Water lilies in Botanisk hage
Vippa is a food court situated on the edge of the Oslo fjord. The facility was formerly used to store goods from all over the world, but now it acts as a hub for 11 food stands, offering sustainable and diverse food to Oslo’s bustling foodscape. They’ve created an ethical and multicultural environment for both the people operating the food stands, and the guests visiting them.
If you don’t know where to dine after a day of exploration and sun bathing – Visit Vippa. It’s always a great food & drink alternative + the bonus of the beautiful surroundings of the fjord.
Street art and food court
Deichman Bjørvika is Oslo’s main library. On June 18th 2020 it opened it’s new doors – located in the middle of the city center, between Oslo S and the Opera.

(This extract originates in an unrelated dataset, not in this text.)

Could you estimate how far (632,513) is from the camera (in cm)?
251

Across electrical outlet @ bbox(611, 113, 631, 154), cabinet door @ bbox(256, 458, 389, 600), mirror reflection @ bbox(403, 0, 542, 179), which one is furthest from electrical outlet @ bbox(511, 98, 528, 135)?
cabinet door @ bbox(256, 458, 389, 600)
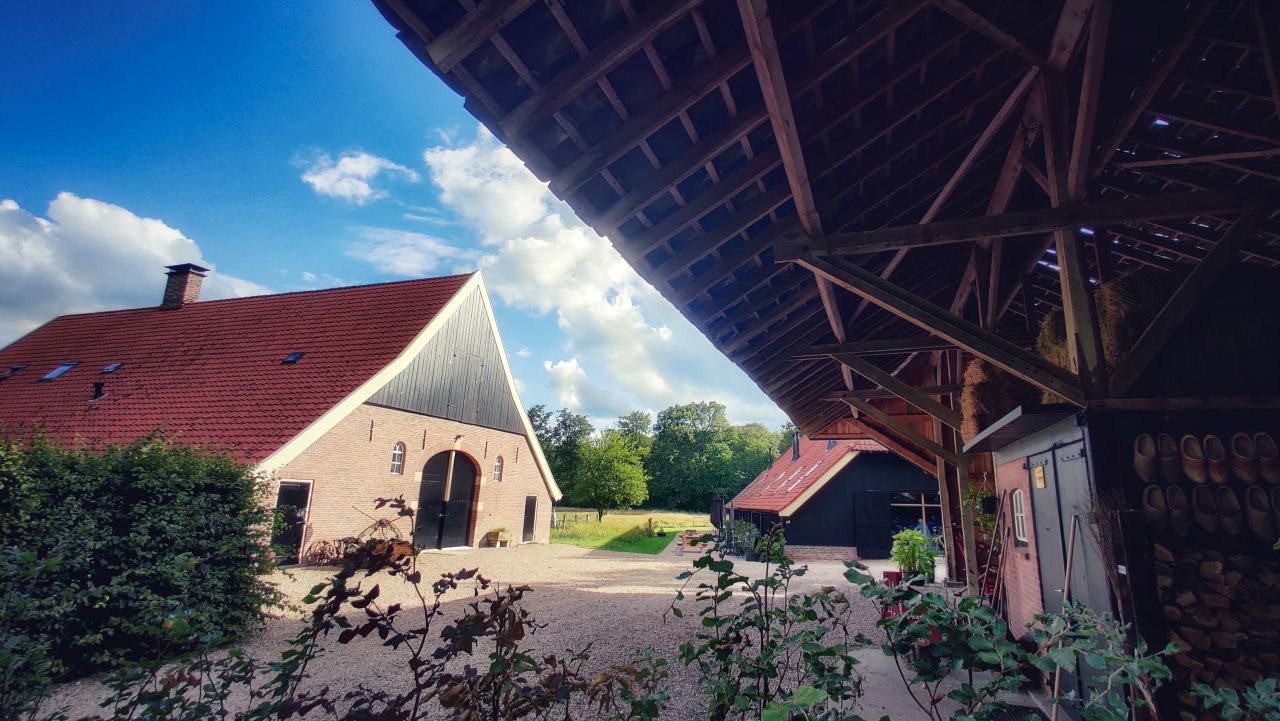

The new library contains of six floor where each floor has a different atmosphere, with different functions and possibilities. My favorite is at the top, on the fifth floor. There you will find study spaces, a reading room and rooms where you can just relax and reflect – with great views of the fjord.
The 6th floor at Deichman Bjørvika
The goal of the library is to help you to better understand the society we are part of, through all its different floors. Welcome to a world where you get history, the present and the future in the same building.